Operation Lucky Bag—the NYPD's tactic of arresting people who pick up a satchel laden with cash and valuables that they plant in crowded areas of the city—has drawn lawsuits from those who feel the police assumed too quickly that they wouldn't return the money. But in Deirdre Myers' case, the NYPD didn't even wait for her to touch the wad of fake bills.

In 2010, Myers and her then-15-year-old daughter were sitting on their stoop in the Bronx when the driver of a dark car jumped out of his vehicle and ran, with police in pursuit. When Myers' daughter walked up to inspect the car from its open door, she saw a wad of bills and yelled for her mother. That was when a van of police officers pulled up and forced the two to the ground—the cops and their suspect had acted out the chase to fool potential suspects.

"I thought I was in the Twilight Zone," Myers, who spent more two years fighting charges of possession of stolen property and petty larceny, told the AP. Judge Linda Poust Lopez agreed with Myers' assessment of her arrest, and recently tossed out the charges, ruling that pursuing them "would greatly damage the confidence and trust of the public in the fairness and effectiveness of the criminal justice system, and rightly so."

Myers' attorney, Ann Mauer, called the sting that nabbed her client "certainly the most extreme version of the operation that we've seen."

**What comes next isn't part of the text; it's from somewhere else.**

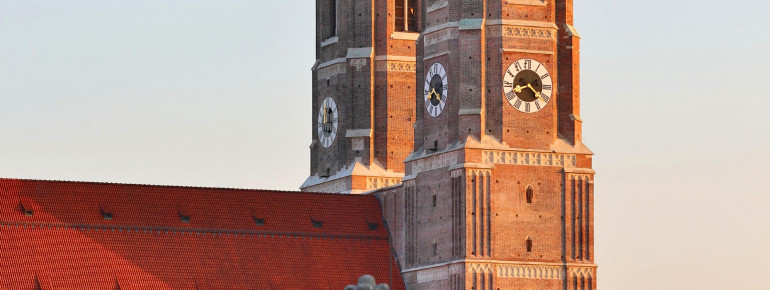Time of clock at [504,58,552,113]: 8:21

"You know how embarrassing and humiliating this was?" Myers said. "I'd never been stopped by the police for anything in my life."

Myers is now suing the city. A spokesman for the Law Department declined to comment on the complaint, but stated that "undercover sting operations are lawful and help reduce crime."

The bait car program has existed in the Bronx since 1995, and because of our insatiable thirst for human misery, there is a reality television show depicting the practice: Bait Car.